OS_CLOUD=cloud_with_domain_scope -i inventory/production playbooks/install/create_test_project.yaml
This playbook takes test_project_name
, test_domain_name
, test_user_name
, test_user_password
and creates corresponding project, user_group and user correspondigly. Currently the script contains predefined list of roles to be assigned to the group, so if those are different in the target environment (which most likely is) - adapt script.
#NOTE:# This is under reworking currently to reuse as much pieces from the proper installation as possible.

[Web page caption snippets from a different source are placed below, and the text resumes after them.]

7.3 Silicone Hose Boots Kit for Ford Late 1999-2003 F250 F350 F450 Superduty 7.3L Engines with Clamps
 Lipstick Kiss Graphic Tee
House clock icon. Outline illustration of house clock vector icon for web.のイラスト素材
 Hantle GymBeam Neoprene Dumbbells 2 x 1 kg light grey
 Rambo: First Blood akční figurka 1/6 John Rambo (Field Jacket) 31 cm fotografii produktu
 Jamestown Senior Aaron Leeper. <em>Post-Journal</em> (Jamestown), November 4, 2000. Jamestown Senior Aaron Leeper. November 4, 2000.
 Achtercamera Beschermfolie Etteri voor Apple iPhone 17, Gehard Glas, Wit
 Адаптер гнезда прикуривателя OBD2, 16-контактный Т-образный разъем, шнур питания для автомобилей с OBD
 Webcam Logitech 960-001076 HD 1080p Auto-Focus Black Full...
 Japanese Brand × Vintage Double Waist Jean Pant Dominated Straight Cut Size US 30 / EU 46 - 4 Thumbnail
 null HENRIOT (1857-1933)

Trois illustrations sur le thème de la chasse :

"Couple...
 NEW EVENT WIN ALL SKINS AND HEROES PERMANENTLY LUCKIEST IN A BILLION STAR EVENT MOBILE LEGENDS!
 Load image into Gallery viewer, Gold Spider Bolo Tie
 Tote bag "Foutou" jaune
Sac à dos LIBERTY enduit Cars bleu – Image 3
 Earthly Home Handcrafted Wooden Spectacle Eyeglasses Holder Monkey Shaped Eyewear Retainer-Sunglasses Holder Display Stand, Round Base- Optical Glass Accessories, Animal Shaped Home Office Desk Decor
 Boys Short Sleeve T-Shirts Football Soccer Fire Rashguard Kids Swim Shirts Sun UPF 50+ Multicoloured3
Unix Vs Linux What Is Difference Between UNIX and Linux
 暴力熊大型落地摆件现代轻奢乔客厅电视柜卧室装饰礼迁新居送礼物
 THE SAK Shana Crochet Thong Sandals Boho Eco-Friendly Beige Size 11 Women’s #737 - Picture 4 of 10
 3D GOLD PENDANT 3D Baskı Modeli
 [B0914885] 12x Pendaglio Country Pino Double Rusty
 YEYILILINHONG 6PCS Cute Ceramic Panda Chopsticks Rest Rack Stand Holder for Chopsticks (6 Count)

It is possible to use tools for development purposes locally with the help of docker-compose (P.S. minishift/minikube would be nice to have) In order to start it prepare inventory by copying testing inventory folder into something useful (please note testing inventory is saved in git, therefore please do not place any sensitive information. Inventory/production is excluded by gitignore not to accidentially leak data) and modify data as you need (especially cloud credentials in the clouds.yaml must be real). After this step is done you can start stack by running:
docker-compose up
This will build and start 4 containers. Executor will start executing test scenarios and populate InfluxDB. Grafana instance is listening on the localhost port 3000 and can be used to visualize data (default access credentials: 'admin:foobar').